Set in Shanghai around the time of the Japanese occupation of the International Settlement, "Empire of the Sun" also contains a pacifist message. Its main character is English. What distinguishes "Empire of the Sun" from "The Water Horse" is its complexity and realism and the situation in which it places its main child character, Jim, as someone just trying to "survive" the war in China. Jim's family lives a life of comfort and partying in Shanghai while fighting takes place around them. During the Japanese advance into the International Settlement, Jim becomes separated from his parents. He ends up in an internment camp. The movie is a string of what seem like dreamlike vignettes of memory, but is realistic and contains suspenseful action and drama. Left in China, Jim comes into contact with various people. Jim's contacts and interactions with others flesh out Jim's character and development by showing Jim's thoughts and struggle to survive. Jim has a contradictory relationship with the Japanese, whom he has admired, but who are responsible for his situation.
"Empire of the Sun" seems confused by its own subtlety. Jim is enamored with the Japanese military because of its fame, technology, and rituals. He eventually befriends a Japanese youth. That war spoils and corrupts childhood is a theme throughout the movie and is part of the movie's pacifist message. However, the line between Jim's childish view of the Japanese and the movie's attempt to humanize all participants in the war (but mainly the Japanese it seems and the morally "complicated" amerikan trader characters who accompany Jim after he separates from his parents) is blurred at times.
"Empire of the Sun" is not about the Chinese people and their resistance to imperialism. It depicts some English people's relationship with the Japanese. In the current period of imperialist cooperation and ongoing reconciliation between the West and Japan, a movie representing Japanese as the equals of Westerners would have resonance.
Some of the most memorable lines in "Empire of the Sun" have to do with the division Westerners saw between the war in China and war in the rest of the world, particularly before Western declarations of war on Japan. "China isn't our war," Jim says. While "Empire of the Sun" supposedly just filters things through Jim's eyes, relating them from his point of view, "Empire of the Sun" itself perpetuates a Western-centric view of Japan in China suitable for Western-Japanese reconciliation. Bizarrely, reviewers of "Empire of the Sun" to this day still seem to confuse the Japanese advance into the International Settlement with the Battle of Shanghai. It is even almost as if Japanese history in China did not begin until December 1941 with an "invasion" of Shanghai. So, there are people who know that some Westerners were inconvenienced in China and put in camps by the Japanese, but do not know about the Nanjing Massacre, for instance. Failing to adequately criticize romantic views of the International Settlement and in fact taking the narrow viewpoint of people living there, "Empire of the Sun" ends up practically being nostalgic for the good old days when English and Japanese plundered China together. The War of Resistance Against Japanese Aggression, to the extent that it is not invisible in the movie, is subsumed within the larger "universal" tragedy of World War II, potentially watering down the film's pacifism while serving contemporary imperialist needs.

Data for this exercise
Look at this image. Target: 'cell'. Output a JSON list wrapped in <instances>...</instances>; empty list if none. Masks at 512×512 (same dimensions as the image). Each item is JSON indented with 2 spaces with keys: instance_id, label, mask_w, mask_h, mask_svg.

...

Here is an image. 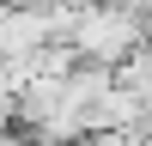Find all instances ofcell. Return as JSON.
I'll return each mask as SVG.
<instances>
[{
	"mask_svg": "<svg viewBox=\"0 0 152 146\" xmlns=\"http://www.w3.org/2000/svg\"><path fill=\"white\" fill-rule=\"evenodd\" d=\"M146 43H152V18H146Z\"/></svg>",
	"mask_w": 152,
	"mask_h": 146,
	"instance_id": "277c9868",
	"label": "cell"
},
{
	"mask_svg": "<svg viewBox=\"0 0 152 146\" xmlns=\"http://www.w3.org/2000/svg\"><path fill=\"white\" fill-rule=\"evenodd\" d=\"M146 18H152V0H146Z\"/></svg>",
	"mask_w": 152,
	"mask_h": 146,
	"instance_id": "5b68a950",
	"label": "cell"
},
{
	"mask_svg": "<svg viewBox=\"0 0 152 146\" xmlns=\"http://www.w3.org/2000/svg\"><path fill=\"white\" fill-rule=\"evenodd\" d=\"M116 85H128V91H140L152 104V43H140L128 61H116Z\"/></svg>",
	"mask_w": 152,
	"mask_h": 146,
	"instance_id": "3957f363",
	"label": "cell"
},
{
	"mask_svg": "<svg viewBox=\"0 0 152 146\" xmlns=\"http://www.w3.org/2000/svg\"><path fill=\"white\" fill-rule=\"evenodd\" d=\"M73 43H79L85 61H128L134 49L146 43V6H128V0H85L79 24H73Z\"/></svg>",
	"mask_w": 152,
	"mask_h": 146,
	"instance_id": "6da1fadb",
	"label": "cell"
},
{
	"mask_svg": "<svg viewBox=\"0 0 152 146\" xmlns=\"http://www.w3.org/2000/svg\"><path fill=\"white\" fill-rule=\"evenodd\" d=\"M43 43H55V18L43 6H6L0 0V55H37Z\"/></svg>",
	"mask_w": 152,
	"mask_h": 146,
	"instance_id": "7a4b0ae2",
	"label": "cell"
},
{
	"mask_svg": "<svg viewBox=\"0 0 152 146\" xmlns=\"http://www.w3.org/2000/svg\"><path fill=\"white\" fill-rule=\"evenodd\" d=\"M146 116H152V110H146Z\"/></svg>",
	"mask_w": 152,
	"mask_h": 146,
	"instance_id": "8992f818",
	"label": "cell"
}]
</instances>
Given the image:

Tasks for this exercise
1: List every battle, massacre, or war that the film review mentions by a proper name.
2: Count the lines of the records that contain the string "path", and give only the number.
The film review and the records come from unrelated sources.

Completed exercise
1:
Battle of Shanghai
Nanjing Massacre
War of Resistance Against Japanese Aggression
World War II

2: 6